В Елизаветинскую раненых привезли на вторые сутки штурма Екатеринодара. По нескольку раз в день поступали с верховыми известия то о взятии города, то о том, что атаки добровольцев опять отбиты. По утрам Таня водила Лампе на скорбно-торжественные, исполненные ожидания великопостные службы. Сквозь пение слышен был мерный шум боя – до города отсюда было не больше десяти верст.
А потом зашептались: убит Корнилов. Говорили сперва неопределенно: кто-то от кого-то услышал, – и Лампе не желал верить, пока не прискакал в станицу знакомый капитан, бывший тому очевидцем. Он рассказал и о том, как хоронили: ночью, в полном секрете, а десятерых пленных, рывших могилу, текинцы изрубили потом, выгнав в поле. Лампе подумал, что пошлым может оказаться и страшное. Какой-то «остров сокровищ»…

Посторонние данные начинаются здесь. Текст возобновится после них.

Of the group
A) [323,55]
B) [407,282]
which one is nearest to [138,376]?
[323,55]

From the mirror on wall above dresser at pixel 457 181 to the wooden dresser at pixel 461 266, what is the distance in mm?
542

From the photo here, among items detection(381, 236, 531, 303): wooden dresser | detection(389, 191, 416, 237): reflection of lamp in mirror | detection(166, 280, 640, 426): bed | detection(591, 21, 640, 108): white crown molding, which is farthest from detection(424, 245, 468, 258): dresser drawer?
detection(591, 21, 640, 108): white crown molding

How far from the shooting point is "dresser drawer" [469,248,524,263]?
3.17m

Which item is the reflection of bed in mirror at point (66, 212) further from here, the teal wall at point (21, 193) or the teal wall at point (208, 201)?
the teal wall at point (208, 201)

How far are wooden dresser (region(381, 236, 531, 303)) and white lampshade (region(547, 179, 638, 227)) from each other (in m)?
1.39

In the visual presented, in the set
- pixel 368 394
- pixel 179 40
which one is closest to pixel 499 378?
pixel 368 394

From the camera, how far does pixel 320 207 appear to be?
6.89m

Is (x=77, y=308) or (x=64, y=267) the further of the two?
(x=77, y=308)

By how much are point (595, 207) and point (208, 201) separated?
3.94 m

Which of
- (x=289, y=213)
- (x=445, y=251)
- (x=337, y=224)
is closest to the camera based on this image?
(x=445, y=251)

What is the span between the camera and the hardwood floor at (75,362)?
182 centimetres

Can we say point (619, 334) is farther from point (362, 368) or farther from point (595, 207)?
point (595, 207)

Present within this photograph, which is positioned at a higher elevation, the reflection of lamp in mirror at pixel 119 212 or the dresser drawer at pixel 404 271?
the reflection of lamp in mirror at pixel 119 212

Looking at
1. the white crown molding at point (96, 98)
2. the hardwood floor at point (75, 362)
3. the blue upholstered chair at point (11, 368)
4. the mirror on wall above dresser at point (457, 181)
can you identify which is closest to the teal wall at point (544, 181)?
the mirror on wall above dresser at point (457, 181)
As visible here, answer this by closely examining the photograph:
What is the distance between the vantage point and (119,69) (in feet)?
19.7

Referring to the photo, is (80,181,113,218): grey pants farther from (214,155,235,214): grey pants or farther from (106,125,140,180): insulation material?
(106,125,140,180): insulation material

Теперь он признался себе: только личность Корнилова и привлекла его в свое время на Дон. Вернувшись, с благословения командира полка, из развалившейся армии обратно в Киев, Лампе сразу же потерялся в хаосе происходящего и долго без всякой цели кочевал по Югу, ибо единственный город, где что-то у него оставалось, – Петербург – был наглухо замкнут в кольце бунта и противоречивых слухов. В те три месяца Лампе примыкал то к одним, то к другим, но быстро убеждался, что люди, от которых он ждал ясности, сами почти не представляют себе, с кем вместе и против кого следует воевать, и уходил опять, так и не определив себе места в водовороте событий.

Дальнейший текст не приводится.